One of the more interesting ones I got to work on was in 2008. Someone in the past had written some of the most advanced excel spreadsheets I have ever seen. The way they worked was through a lot of custom VBA code which would call over the network to some Java servlet service, which would then query a collection of Oracle database tables. The results would be returned to custom sheets, which would auto populate dropdowns and give a very controlled data experience inside excel. You could then modify the data and click a button to have that sync back into the tables.

Users loved it. It provided a modern application experience, with data validation, while also allowing all the usual excel perks, so you could click and drag to copy values, or do formulas and such. Compared to the best that the web could do at the time it was amazing.

The VBA code itself was a bit of a beast including its own XML parser (that’s a story for another post) but fairly straightforward to maintain.

The problem was that this system worked perfectly on Windows XP which was the standard OS at the time but refused to sync when run on Vista. At the time I was working in a small team to determine what applications needed to be modified to support Vista. When this came up it was a bit of a shock. Lots of break points inside the VBA code narrowed the problem down to some difference when talking to the Java servlet.

Further inspection through wireshark showed that when talking to the JSP, Windows Vista would include the content type in the headers for the first request. So text/html; charset=utf-8 where XP would not include the charset=utf-8 portion although I think it was actually set to xml/text and not text/html. At the time one of the big things about Vista was that it included a new TCP/IP stack which replaced the BSD based one in Windows XP. It looked like this was the cause of this change, although I don’t know if it was the TCP/IP stack or something else inside Windows.

At this point it looked like a problem to be solved in the servlet. The new behaviour from Vista was correct, and it was not likely we could get Microsoft to change it back just for us. However the source code for this had been long lost, and even more annoyingly the bug appeared to be in a dependent JAR that the code was using which was proprietary.

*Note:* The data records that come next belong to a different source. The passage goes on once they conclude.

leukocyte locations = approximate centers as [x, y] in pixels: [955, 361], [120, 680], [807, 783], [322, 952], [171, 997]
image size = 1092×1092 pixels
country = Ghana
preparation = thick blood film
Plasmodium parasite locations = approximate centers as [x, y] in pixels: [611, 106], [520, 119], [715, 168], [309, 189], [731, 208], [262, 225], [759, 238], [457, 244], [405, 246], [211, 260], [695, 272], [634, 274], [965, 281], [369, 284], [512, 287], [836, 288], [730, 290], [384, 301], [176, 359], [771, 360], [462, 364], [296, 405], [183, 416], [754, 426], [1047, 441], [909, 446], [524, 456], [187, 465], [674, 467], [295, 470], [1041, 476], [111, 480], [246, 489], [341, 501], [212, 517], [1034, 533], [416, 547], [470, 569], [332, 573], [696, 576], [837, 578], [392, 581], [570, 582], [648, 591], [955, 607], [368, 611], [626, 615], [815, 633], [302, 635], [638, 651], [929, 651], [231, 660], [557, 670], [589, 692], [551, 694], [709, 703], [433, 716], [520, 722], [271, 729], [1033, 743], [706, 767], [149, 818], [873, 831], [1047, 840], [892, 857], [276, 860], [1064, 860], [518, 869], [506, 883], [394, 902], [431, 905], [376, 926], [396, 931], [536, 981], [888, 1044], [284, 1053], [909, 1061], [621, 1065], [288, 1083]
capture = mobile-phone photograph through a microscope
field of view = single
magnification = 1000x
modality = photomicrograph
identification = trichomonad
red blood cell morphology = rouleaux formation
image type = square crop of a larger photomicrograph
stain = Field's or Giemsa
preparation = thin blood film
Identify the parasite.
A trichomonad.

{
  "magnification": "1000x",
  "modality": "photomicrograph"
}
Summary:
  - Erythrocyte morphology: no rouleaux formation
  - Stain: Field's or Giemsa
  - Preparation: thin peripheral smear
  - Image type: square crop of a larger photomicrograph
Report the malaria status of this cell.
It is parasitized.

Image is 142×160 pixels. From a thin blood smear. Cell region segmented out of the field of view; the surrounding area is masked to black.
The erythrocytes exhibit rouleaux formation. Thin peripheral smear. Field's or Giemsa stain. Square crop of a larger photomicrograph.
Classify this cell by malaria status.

The solution to this was to use the Java decompiler JAD. We decompiled the code, and sure enough could see it was doing an explicit match on the content type which meant that with ; charset=utf-8 set nothing would run. To fix it we wrote a bunch of mock code around the single class in question allowing us to first compile the class, since we couldn’t compile the whole thing for one reason or another. A few lines of code were added to resolve the bug. From memory we just replaced the ; charset=utf-8 with nothing in the header. We then compiled using the same Java version as the original JAR which was 1.3, and then copied the class file into the JAR replacing the existing file and deployed the modified JAR on the server. This resolved the bug, allowing the spreadheets to work again and also unblocked greater Vista deployment. Vista itself was never actually deployed and the company jumped it to Windows 7 instead, which also exhibited the same header behaviour.

That was certainly a fun few weeks, and one I look back on very fondly. I got to learn a lot during the process and work with some fantastic mentors who were able to show me how to do such amazing things in excel, how to use wireshark and a lot of other debugging tips and tricks. It also taught me that even in the most boring of roles you can find really interesting problems if you look hard enough.